Find "Among man in" in the data, then restate the line it sits in and every later line word for word, ending with the last line.

--- Start Records supplied ---

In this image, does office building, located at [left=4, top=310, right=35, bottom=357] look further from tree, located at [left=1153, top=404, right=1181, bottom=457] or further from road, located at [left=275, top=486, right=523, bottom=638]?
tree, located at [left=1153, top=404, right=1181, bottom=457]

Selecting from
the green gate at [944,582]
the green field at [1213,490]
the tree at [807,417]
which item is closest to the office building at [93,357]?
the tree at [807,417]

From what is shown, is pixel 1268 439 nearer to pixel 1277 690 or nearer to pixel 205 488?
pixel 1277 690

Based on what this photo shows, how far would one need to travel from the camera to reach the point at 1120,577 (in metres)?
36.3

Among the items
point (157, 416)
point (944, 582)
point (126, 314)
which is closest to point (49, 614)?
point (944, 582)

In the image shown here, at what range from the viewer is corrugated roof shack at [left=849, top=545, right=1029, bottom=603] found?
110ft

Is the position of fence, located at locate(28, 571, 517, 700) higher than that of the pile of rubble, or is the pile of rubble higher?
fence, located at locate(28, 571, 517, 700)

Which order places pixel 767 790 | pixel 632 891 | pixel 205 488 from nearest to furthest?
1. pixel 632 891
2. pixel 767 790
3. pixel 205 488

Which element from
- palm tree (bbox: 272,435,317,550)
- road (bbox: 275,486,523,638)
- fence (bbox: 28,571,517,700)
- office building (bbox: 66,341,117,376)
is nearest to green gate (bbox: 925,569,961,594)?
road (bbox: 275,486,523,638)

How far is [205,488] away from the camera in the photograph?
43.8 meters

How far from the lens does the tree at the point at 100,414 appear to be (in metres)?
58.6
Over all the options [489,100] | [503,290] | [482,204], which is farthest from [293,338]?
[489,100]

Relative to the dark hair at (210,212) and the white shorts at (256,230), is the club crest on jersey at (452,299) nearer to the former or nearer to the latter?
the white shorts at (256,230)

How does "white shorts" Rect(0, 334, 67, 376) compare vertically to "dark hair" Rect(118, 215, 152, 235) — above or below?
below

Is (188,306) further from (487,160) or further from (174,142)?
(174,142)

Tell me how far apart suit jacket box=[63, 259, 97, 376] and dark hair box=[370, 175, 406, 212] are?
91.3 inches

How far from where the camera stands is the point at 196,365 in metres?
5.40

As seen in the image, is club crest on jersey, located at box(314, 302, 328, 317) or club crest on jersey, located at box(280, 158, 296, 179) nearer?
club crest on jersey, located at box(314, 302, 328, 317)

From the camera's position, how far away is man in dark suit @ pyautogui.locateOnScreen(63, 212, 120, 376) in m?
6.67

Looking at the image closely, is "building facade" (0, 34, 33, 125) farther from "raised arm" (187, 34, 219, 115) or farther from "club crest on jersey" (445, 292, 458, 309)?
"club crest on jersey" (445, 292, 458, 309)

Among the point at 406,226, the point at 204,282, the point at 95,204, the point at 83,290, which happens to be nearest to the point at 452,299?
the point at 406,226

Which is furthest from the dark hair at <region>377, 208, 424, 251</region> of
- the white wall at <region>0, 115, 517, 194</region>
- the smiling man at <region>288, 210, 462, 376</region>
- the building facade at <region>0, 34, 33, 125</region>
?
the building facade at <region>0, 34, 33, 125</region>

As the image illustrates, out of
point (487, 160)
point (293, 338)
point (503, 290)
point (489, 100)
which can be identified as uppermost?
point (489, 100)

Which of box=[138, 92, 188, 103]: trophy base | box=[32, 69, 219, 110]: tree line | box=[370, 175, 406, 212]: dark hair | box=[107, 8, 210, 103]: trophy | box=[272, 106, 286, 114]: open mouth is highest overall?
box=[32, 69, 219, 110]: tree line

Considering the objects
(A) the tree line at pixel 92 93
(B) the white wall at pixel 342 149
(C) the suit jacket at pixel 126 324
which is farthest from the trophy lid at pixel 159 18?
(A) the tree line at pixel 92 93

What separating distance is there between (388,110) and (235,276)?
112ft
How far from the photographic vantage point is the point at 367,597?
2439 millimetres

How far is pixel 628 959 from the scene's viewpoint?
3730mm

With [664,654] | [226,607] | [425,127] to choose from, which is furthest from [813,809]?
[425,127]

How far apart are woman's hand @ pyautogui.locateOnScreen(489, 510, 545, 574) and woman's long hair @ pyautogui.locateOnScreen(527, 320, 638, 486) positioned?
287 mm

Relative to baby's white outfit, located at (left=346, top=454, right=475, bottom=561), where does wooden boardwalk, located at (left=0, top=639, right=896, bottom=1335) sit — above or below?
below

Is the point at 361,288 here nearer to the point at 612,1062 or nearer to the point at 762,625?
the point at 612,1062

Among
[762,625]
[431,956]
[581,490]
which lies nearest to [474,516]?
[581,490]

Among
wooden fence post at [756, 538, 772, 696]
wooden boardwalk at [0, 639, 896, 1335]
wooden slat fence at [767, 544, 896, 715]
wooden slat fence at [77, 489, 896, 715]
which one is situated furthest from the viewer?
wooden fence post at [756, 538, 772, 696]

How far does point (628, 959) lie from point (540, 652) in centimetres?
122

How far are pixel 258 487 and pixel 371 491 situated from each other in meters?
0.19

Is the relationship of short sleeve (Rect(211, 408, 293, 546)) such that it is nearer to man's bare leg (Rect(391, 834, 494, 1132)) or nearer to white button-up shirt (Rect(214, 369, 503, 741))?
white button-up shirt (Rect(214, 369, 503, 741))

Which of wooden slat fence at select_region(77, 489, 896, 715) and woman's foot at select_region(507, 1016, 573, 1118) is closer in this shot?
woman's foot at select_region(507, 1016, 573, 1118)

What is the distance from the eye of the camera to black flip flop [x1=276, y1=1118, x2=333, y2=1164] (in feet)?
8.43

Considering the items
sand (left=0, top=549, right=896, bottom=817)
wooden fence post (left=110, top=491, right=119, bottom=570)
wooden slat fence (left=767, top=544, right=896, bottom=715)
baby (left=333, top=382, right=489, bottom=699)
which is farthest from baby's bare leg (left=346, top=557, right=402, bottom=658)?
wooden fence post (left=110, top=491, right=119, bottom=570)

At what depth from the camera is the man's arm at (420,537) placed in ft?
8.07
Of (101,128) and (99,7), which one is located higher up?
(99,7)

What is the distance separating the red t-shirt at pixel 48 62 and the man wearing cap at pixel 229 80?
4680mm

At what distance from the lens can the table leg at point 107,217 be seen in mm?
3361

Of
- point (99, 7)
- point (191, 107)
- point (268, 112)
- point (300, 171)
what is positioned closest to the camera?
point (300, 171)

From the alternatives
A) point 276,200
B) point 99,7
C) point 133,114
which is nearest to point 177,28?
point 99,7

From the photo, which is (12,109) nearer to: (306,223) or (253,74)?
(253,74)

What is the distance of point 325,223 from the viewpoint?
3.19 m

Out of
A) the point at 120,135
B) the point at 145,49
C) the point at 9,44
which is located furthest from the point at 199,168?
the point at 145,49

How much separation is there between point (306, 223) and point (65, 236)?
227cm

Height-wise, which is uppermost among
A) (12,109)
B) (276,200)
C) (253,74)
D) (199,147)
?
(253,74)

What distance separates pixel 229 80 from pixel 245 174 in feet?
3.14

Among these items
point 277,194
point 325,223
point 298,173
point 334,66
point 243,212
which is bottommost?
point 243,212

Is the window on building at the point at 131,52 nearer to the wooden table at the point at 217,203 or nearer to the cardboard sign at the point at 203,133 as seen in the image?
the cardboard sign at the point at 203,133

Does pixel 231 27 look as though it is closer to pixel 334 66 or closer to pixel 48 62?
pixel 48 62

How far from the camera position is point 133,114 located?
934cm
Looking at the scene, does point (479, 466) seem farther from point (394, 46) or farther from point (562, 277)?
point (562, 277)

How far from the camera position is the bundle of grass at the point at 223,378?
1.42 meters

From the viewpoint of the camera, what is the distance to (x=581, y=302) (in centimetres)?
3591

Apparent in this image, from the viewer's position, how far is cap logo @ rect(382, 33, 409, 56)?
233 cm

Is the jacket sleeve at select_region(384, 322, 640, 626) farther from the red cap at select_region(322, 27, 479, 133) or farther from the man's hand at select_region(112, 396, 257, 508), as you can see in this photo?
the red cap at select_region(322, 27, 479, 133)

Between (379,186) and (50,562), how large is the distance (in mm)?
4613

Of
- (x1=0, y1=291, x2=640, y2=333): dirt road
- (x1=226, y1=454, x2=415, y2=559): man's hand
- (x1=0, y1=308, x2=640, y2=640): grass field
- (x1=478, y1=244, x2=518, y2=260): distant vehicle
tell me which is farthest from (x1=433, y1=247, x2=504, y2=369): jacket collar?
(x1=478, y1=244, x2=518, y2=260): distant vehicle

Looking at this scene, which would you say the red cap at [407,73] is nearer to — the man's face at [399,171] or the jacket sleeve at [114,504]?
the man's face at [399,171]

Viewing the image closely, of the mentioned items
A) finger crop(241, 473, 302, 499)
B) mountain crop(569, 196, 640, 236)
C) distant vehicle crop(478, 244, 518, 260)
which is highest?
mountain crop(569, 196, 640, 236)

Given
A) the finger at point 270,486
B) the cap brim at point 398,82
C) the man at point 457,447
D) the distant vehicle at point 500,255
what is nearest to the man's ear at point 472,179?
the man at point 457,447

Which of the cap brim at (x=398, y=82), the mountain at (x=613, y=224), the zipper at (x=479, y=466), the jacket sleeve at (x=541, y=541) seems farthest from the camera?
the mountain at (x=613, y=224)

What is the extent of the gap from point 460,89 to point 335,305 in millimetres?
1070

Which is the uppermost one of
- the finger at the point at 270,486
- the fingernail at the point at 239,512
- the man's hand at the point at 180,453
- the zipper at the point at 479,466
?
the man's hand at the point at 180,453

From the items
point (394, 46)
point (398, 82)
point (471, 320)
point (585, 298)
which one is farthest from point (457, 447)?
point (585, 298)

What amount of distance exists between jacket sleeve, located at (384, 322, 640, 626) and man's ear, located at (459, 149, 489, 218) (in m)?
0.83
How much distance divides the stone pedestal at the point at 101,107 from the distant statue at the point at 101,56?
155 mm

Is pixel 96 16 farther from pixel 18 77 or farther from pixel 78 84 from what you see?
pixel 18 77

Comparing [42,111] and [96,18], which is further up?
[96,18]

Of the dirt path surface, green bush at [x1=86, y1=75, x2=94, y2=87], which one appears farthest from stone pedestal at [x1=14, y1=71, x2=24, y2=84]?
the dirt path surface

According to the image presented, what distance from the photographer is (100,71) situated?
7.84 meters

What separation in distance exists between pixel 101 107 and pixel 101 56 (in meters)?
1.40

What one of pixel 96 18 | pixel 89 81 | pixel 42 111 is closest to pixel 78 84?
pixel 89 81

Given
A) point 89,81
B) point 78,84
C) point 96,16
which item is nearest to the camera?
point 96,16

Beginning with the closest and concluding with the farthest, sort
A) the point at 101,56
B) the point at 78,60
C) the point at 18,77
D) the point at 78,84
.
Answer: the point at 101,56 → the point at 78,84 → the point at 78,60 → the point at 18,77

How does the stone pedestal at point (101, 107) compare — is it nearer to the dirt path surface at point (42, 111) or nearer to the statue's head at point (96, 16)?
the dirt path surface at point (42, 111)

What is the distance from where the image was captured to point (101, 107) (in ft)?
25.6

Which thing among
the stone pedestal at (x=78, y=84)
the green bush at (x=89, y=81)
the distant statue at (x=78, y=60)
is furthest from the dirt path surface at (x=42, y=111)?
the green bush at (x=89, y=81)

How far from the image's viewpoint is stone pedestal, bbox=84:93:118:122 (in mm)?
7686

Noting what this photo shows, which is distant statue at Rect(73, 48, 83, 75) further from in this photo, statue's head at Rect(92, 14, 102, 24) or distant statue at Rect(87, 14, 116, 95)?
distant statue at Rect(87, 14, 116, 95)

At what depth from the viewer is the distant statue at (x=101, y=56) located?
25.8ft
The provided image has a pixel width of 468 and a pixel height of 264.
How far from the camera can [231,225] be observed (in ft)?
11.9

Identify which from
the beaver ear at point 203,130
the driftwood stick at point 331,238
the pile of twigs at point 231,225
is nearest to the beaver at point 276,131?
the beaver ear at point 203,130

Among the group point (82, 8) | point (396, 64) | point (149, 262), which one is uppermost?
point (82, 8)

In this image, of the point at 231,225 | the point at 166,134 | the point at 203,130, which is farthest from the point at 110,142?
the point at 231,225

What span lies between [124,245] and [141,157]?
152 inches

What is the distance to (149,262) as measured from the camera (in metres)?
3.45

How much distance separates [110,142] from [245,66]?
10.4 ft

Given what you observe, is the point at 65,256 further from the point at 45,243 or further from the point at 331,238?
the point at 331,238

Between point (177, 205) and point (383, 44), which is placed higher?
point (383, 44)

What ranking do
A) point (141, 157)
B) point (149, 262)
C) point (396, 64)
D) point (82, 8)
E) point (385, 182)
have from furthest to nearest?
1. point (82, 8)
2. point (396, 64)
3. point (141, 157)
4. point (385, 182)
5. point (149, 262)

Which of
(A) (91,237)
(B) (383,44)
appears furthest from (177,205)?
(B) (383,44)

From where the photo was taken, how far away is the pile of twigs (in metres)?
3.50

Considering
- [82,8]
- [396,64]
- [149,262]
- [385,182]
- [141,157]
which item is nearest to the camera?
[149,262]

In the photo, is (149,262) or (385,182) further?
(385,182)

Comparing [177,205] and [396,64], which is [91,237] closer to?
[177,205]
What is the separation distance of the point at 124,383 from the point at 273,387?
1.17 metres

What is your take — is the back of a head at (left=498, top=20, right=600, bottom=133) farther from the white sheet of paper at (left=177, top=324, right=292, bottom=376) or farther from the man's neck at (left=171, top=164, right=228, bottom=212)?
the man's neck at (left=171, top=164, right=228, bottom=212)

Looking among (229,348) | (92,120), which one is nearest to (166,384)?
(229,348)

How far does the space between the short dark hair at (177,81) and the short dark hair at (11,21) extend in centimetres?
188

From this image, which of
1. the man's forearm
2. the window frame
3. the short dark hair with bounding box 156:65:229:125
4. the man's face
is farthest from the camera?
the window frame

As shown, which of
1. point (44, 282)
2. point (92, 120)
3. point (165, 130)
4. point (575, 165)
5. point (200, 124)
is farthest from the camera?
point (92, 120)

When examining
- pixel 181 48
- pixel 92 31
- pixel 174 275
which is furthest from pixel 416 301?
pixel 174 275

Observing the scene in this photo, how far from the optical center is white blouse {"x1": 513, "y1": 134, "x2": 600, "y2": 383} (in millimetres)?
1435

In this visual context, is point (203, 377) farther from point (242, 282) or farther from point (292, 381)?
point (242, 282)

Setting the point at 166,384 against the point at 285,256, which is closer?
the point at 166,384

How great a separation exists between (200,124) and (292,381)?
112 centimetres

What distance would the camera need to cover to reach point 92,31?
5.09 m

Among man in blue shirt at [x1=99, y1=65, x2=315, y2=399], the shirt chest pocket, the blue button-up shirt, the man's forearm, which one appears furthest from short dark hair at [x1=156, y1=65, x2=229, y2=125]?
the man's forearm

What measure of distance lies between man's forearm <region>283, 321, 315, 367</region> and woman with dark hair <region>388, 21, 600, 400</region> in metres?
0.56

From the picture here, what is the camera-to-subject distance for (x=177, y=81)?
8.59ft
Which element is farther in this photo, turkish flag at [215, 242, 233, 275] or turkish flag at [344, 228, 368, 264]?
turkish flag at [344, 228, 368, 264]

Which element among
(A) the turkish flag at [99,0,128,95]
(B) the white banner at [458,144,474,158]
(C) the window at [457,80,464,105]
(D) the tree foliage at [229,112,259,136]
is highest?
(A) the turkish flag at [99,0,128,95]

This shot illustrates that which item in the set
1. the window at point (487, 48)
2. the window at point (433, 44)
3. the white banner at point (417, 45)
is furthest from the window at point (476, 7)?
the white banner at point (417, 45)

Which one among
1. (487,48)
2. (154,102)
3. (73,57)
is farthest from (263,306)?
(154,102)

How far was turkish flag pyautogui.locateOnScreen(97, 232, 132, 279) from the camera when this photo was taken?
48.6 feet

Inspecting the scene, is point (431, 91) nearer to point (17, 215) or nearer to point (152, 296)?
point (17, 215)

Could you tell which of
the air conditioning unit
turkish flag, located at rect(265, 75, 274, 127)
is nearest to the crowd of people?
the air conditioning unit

--- End Records supplied ---

(Answer for this exercise)
Among man in blue shirt at [x1=99, y1=65, x2=315, y2=399], the shirt chest pocket, the blue button-up shirt, the man's forearm, which one appears furthest from short dark hair at [x1=156, y1=65, x2=229, y2=125]?
the man's forearm

What measure of distance lies between man's forearm <region>283, 321, 315, 367</region> and woman with dark hair <region>388, 21, 600, 400</region> in metres?
0.56

From the picture here, what is the camera-to-subject distance for (x=177, y=81)?
8.59ft
Which element is farther in this photo, turkish flag at [215, 242, 233, 275] or turkish flag at [344, 228, 368, 264]?
turkish flag at [344, 228, 368, 264]

Which element among
(A) the turkish flag at [99,0,128,95]
(B) the white banner at [458,144,474,158]
(C) the window at [457,80,464,105]
(D) the tree foliage at [229,112,259,136]
is highest?
(A) the turkish flag at [99,0,128,95]

This shot illustrates that which item in the set
1. the window at point (487, 48)
2. the window at point (433, 44)
3. the white banner at point (417, 45)
is furthest from the window at point (476, 7)?
the white banner at point (417, 45)

Which one among
1. (487,48)
2. (154,102)
3. (73,57)
is farthest from (263,306)?
(154,102)

How far was turkish flag pyautogui.locateOnScreen(97, 232, 132, 279) from the camera when this photo was taken?
48.6 feet

Inspecting the scene, is point (431, 91) nearer to point (17, 215) or nearer to point (152, 296)?
point (17, 215)

Could you tell which of
the air conditioning unit
turkish flag, located at rect(265, 75, 274, 127)
is nearest to the crowd of people?
the air conditioning unit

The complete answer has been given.